• What you need to do: Quote every line below exactly as it reads.

• Task data:
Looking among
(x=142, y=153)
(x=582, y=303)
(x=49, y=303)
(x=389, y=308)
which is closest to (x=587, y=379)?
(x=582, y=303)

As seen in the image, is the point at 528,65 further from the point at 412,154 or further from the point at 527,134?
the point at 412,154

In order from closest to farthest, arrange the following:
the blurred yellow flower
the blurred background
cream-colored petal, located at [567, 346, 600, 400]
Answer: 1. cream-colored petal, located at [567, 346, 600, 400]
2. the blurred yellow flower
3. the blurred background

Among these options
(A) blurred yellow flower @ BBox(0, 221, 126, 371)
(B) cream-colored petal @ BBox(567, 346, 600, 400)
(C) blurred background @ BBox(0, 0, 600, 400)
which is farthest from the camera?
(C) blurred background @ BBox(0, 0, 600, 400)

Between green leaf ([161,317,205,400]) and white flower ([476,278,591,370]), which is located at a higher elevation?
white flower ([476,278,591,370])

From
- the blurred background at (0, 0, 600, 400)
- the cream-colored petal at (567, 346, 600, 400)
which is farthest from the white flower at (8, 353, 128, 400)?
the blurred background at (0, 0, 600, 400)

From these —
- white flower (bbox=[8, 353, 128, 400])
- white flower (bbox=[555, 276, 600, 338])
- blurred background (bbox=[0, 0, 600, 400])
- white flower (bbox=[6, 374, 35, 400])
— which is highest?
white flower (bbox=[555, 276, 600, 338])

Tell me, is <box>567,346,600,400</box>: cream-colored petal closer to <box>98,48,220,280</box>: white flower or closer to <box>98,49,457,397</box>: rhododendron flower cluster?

• Correct output:
Looking among
(x=142, y=153)
(x=582, y=303)
(x=49, y=303)
(x=389, y=308)
which is closest to (x=587, y=379)?
(x=582, y=303)

As seen in the image, is the point at 528,65 further from the point at 412,154 or further from the point at 527,134?
the point at 412,154

In order from closest to farthest, arrange the following:
the blurred yellow flower
the blurred background
cream-colored petal, located at [567, 346, 600, 400]
Answer: 1. cream-colored petal, located at [567, 346, 600, 400]
2. the blurred yellow flower
3. the blurred background

Among these options
(A) blurred yellow flower @ BBox(0, 221, 126, 371)
(B) cream-colored petal @ BBox(567, 346, 600, 400)
(C) blurred background @ BBox(0, 0, 600, 400)
which is farthest from the camera?
(C) blurred background @ BBox(0, 0, 600, 400)

Between green leaf ([161,317,205,400]) and white flower ([476,278,591,370]), which is located at a higher elevation?
white flower ([476,278,591,370])

From
- the blurred background at (0, 0, 600, 400)
- the cream-colored petal at (567, 346, 600, 400)
which is farthest from the white flower at (8, 353, 128, 400)?
the blurred background at (0, 0, 600, 400)

From these —
- white flower (bbox=[8, 353, 128, 400])
- white flower (bbox=[555, 276, 600, 338])
- blurred background (bbox=[0, 0, 600, 400])
- white flower (bbox=[6, 374, 35, 400])
— which is highest?
white flower (bbox=[555, 276, 600, 338])

Tell me, is <box>567,346,600,400</box>: cream-colored petal closer to <box>98,48,220,280</box>: white flower or closer to <box>98,49,457,397</box>: rhododendron flower cluster?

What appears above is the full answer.